I can see how spending time in there can feel medatative; it’s easy to lose track of which corner you’re in, but as long as you keep walking in the same direction you’ll eventually end up back where you began.

Next stop: Chauk Htut Gyi, home of the world’s second largest Reclining Buddha. 

The scale of this is truly a sight to behold. It was here that we looked up the day of the week on which we were born; it is customary to go to your day corner and make an offering or pour water to clean the Buddha image there. Josh is Monday (Tiger), I’m Tuesday (Lion).

Here we also saw the first of what promises to be a standard pagoda and monastery feature: cats! This little guy was the cutest of this bunch.

After departing the Reclining Buddha, we drove by the outside of Aung San Suu Kyi’s home, which is not much to look at from the outside (big foreboding solid gray gate and some NLD – her political party – banners). I’m not sure I’d want a bunch of tourists taking photos of the outside of my house, so although it’s permitted and busloads of toursts were doing it, we passed. 

The Lady’s (as she is called here) house sits on the shore of Inya Lake, so we took the opportunity to stop and take a stroll on a pedestrian walkway there. It quickly became clear what the pimary purpose of this public space is when we noticed each bench facing the lake occupied by a young couple, using an umbrella for a little canoodling privacy. Ahh…. young love. We celebrated our stroll with some tea and fried goodies at a lake-side cafe afterwards.

The final stop of what turned out to be a jam-packed sightseeing day was the pagoda to end all pagodas: Shewdagon. You know you’re in for something special when you are required to take an elevator from the parking lot to one of the 4 main entrances (at each cardinal position). Like the Reclining Buddha, the scale is somewhat challenging to capure in a photo.

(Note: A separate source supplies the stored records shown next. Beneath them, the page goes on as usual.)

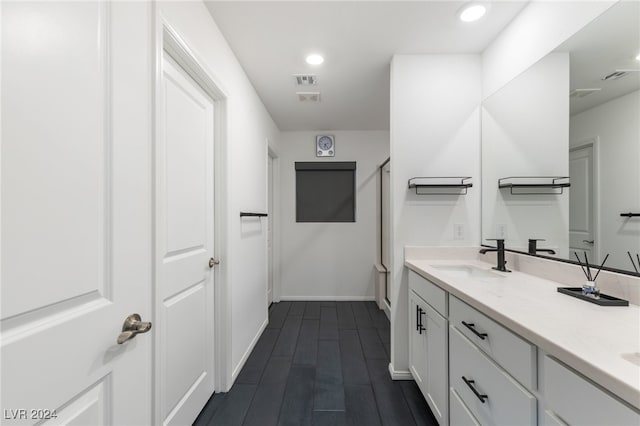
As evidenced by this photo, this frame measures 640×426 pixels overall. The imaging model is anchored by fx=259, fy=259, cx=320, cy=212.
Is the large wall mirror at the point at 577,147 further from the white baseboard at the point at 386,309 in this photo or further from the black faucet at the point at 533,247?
the white baseboard at the point at 386,309

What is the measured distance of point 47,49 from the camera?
562mm

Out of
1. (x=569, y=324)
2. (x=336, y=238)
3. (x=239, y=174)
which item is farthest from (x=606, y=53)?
(x=336, y=238)

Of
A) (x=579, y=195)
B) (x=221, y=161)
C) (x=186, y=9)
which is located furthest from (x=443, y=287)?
(x=186, y=9)

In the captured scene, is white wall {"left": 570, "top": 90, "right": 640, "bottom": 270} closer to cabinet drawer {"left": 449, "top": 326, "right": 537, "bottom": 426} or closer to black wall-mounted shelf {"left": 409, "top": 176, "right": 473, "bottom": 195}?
cabinet drawer {"left": 449, "top": 326, "right": 537, "bottom": 426}

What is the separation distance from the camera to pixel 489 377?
1017mm

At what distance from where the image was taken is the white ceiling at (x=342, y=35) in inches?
62.4

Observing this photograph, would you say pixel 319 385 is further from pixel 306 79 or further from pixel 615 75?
pixel 306 79

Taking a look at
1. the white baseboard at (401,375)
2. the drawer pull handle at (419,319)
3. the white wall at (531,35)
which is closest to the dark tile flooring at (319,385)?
the white baseboard at (401,375)

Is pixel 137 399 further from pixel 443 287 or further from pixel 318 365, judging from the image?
pixel 318 365

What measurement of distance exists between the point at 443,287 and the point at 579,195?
0.78 m

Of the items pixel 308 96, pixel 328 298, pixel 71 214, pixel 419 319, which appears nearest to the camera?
pixel 71 214

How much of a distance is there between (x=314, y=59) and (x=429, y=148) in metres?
1.16

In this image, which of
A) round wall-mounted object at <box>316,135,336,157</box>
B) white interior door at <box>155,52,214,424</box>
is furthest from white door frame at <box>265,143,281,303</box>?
white interior door at <box>155,52,214,424</box>

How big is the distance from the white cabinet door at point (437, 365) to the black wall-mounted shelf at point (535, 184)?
0.95m
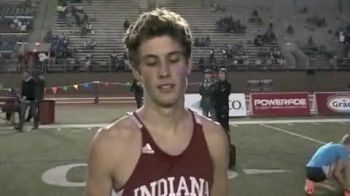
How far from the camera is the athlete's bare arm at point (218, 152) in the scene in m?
2.18

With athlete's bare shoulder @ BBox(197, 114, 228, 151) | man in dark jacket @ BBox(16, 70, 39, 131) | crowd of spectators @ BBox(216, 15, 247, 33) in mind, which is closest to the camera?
athlete's bare shoulder @ BBox(197, 114, 228, 151)

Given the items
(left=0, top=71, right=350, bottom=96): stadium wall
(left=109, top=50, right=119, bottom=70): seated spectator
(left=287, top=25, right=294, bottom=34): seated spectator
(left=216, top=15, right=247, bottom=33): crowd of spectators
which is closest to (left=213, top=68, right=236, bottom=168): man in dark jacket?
(left=0, top=71, right=350, bottom=96): stadium wall

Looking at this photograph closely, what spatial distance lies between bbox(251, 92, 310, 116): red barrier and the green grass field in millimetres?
1534

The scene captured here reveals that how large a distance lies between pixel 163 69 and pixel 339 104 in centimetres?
1864

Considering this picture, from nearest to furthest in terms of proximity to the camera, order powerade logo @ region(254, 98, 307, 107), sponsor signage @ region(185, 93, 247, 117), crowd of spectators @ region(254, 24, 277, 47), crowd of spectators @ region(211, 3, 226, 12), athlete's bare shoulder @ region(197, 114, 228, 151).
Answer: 1. athlete's bare shoulder @ region(197, 114, 228, 151)
2. sponsor signage @ region(185, 93, 247, 117)
3. powerade logo @ region(254, 98, 307, 107)
4. crowd of spectators @ region(254, 24, 277, 47)
5. crowd of spectators @ region(211, 3, 226, 12)

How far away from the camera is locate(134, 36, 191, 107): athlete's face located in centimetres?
201

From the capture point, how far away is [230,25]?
3750 centimetres

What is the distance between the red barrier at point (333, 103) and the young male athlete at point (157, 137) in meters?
18.2

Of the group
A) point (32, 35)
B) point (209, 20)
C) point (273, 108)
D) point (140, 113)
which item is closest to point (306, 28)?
point (209, 20)

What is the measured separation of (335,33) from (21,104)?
2698cm

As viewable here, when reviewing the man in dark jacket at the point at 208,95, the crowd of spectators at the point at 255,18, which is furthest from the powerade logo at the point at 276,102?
the crowd of spectators at the point at 255,18

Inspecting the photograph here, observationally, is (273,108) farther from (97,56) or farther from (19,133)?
(97,56)

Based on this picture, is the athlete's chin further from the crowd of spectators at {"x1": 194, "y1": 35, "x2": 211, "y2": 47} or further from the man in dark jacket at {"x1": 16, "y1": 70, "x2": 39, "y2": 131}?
the crowd of spectators at {"x1": 194, "y1": 35, "x2": 211, "y2": 47}

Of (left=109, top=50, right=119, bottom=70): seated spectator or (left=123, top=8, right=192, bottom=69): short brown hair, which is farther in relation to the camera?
(left=109, top=50, right=119, bottom=70): seated spectator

In addition to the mind-boggling gold leaf and prorported precious gems embedded in the top, what surprised me the most where all the OTHER stupas, Buddhas, and monuments around the main pagoda. You could easly spend hours exploring each nook and cranny.

If you like sparkle and glitz, this is the place for you. What these people can do with bits of mirror is astounnding. All of these statues and prayer rooms have been donated over the years by people hoping to receive “merit” for good deeds, thus improving their karma and odds of reincarnation as a superior being.

We lingered here untl just after sundown to take full advantage of the late afternoon light glistening off all of the gold and mirrors. Then, a short drive and we were deposited, sans Myo, at a colonial home-turned restaurant called Le Planteur. The tables are all set in the garden in the back and lit by candlelight; the park-like setting provided a welcome respite from the heat and husle and bustle of Yangon.

Next up: Inle Lake.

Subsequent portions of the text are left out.